Es el triunfo del estereotipo: la palabra convertida en consigna, convertida en respuesta automática, convertida en orden, convertida en código mercantil, convertida en permanente suspensión y aplazamiento de los problemas. Cada desencuentro entre palabra, experiencia y pensamiento produce un estereotipo. Como un desierto que produce más desierto. Y ese mismo desacople ha desarticulado también el pensamiento crítico que, al no asumir positiva y creativamente la crisis de palabras, se limita a repetir las que funcionaron en su día para abrir la realidad y hoy también han cristalizado en estereotipos.
El problema no es rescatar la "autenticidad" de las palabras frente a su "falsificación". No hay palabras cargadas de verdad más allá de todo contexto, de toda situación, de todo uso.

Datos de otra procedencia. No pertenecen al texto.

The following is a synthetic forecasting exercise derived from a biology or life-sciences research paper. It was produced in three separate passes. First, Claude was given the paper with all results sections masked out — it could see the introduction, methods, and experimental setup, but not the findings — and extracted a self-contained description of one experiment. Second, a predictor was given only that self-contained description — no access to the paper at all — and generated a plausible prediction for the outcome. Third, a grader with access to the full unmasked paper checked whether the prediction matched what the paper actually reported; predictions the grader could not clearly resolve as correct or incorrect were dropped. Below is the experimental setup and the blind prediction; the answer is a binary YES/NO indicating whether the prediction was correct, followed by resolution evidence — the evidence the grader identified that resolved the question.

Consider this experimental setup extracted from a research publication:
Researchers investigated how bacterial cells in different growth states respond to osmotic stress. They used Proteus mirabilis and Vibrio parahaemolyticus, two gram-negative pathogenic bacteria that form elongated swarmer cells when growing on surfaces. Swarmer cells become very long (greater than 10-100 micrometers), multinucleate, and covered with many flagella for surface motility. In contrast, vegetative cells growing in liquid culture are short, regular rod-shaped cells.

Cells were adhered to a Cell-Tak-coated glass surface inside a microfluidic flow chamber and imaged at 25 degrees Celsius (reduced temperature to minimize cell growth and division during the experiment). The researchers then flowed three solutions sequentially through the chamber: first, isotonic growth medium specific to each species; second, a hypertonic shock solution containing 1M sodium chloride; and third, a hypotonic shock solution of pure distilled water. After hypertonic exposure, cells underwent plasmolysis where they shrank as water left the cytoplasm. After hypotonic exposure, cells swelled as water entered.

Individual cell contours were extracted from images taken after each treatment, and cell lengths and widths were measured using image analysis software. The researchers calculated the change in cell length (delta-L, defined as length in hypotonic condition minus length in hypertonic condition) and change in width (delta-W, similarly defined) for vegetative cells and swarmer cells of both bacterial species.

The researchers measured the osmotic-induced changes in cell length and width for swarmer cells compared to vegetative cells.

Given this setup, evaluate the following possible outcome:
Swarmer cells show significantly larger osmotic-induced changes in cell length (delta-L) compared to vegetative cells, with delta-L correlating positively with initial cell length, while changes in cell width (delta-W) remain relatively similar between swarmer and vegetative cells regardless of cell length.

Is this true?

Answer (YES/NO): NO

La verdad es un encuentro, un momento de coincidencia entre palabra y experiencia. Ese encuentro hay que suscitarlo una y otra vez, no se puede confiar en una coherencia ya dada entre el signo y el sentido. Para Orwell, como enseña Simon Leys, producir ese encuentro -mediado por la imaginación- era precisamente el trabajo de la literatura.
Se conoce la extrema sensibilidad de Orwell a los estereotipos, las ortodoxias y las líneas (cor)rectas, "con toda la deshonestidad y la pusilanimidad que implica someterse a ellas". Era parte de su horror a la política. La "lengua de madera" le provocaba instintivamente sarpullido en la piel. Normal, la había podido ver desde muy de cerca funcionando como arma en Cataluña, cuando los estalinistas fabricaron con ella la justificación necesaria para depurar (o "vaporizar", como se dice en 1984) al POUM y la CNT. Abstracciones y etiquetas cargadas de odio, que difunden la sospecha, el estigma y el miedo. Retóricas que secan la fuente viva, concreta y encarnada de la palabra, su dimensión común. La célebre "neolengua" de 1984 es precisamente un lenguaje enteramente hecho de estereotipos, cuyo solo uso excluía de antemano toda posibilidad de pensamiento independiente, toda contestación. Esa experiencia grabó a fuego en su cuerpo una decisión: luchar a muerte contra los clichés que se nos imponen como obvios, las etiquetas que deshumanizan la realidad (suprimiendo matices, sombras, contradicciones) y los automatismos que "nos reducen al estado de gramófonos". Así concibió su teoría y su práctica de la escritura: contra el secuestro de lo real a manos de los estereotipos, la invención de la verdad y la complicación de la realidad a través de la literatura. Porque como dicen los anónimos autores de cierto Llamamiento, "las ficciones son cosas serias. Necesitamos ficciones para creer en la realidad de lo que vivimos".
Amador Fernández-Savater
Acuarela Libros, noviembre 2009
(1) A ojos de algunos intelectuales y militantes de izquierda, que cantaron alabanzas largo tiempo a las virtudes emancipatorias de distintas dictaduras sobre el proletariado, esa apropiación liberal es la prueba definitiva de que aquellas voces jugaron siempre un partido interno a la disputa Democracia vs Totalitarismo y, por tanto, poco o nada tienen hoy que decir a una crítica del presente. Siguen haciendo pinza.
(2) Por cierto que Simon Leys fue en su momento otra de esas voces intempestivas que quebraron los consensos sobre lo que podía pensarse y lo que no: su ensayo de 1971 sobre la China maoísta (Los trajes nuevos del Presidente Mao, Barcelona, 1976) conmocionó la visión establecida en torno a la patria de la Revolución Cultural.